„Kolejny raz apelujemy o to, aby nie wrzucać maseczek oraz nawilżanych chusteczek do kanalizacji. Są one powodem blokady przepływu ścieków i awarii przepompowni!” – napisały do mieszkańców władze gminy Wyry.
Apel pojawił się 4 maja na oficjalnym profilu facebookowym „Gmina Wyry – dobre miejsce do zamieszkania”. W komunikacie czytamy: „W ostatnim czasie znacząco nasiliły się problemy eksploatacyjne w związku z wprowadzaniem tych materiałów do kanalizacji sanitarnej. Poniższe zdjęcia zostały wykonane podczas usuwania awarii przepompowni P3 przy ul. Wagonowej. Odpady, które widać na zdjęciach zostały wyjęte z komory wirnika pompy ściekowej”.

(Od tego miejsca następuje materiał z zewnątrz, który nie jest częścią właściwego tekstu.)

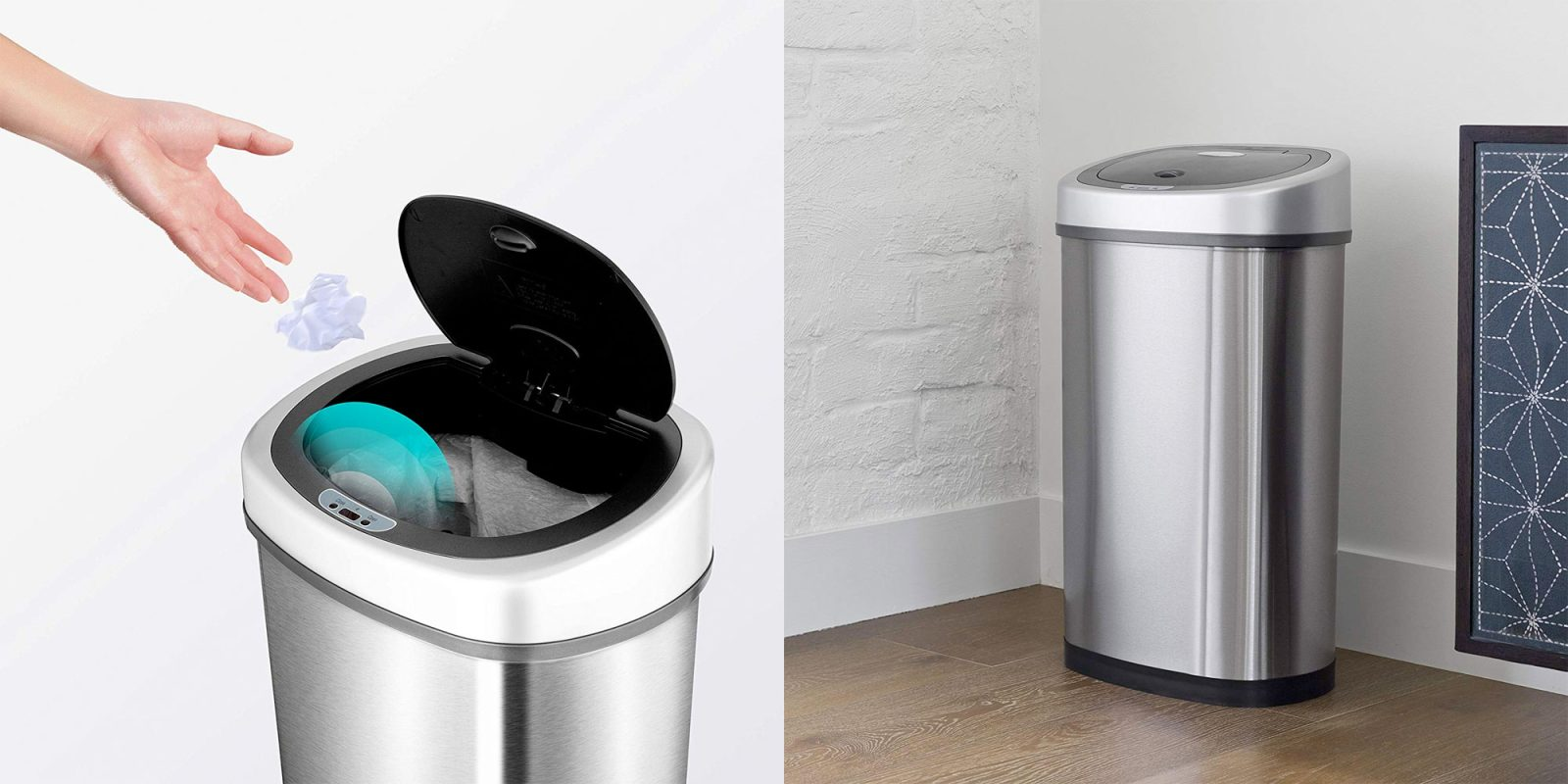 This automatic trash can opens with a wave at its 2019 low of $35 (Reg. $60+)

Podobny kłopot swego czasu miał również Mikołów. Tam cztery lata temu z kanalizacji sanitarnej pracownicy Zakładu Inżynierii Miejskiej wyłowili istnego „chusteczkowego potwora”. Powstał on z wrzucanych do toalety chusteczek nawilżających dla niemowląt, chusteczek i wacików do demakijażu czy czyszczenia mebli.
Koszty uszkodzonej sieci i tak pokrywają mieszkańcy, więc warto wiedzieć, że tego typu materiały nie rozpuszczają się w wodzie. Podobnie jak plastikowe patyczki do czyszczenia uszu, które również bardzo często trafiają do toalety.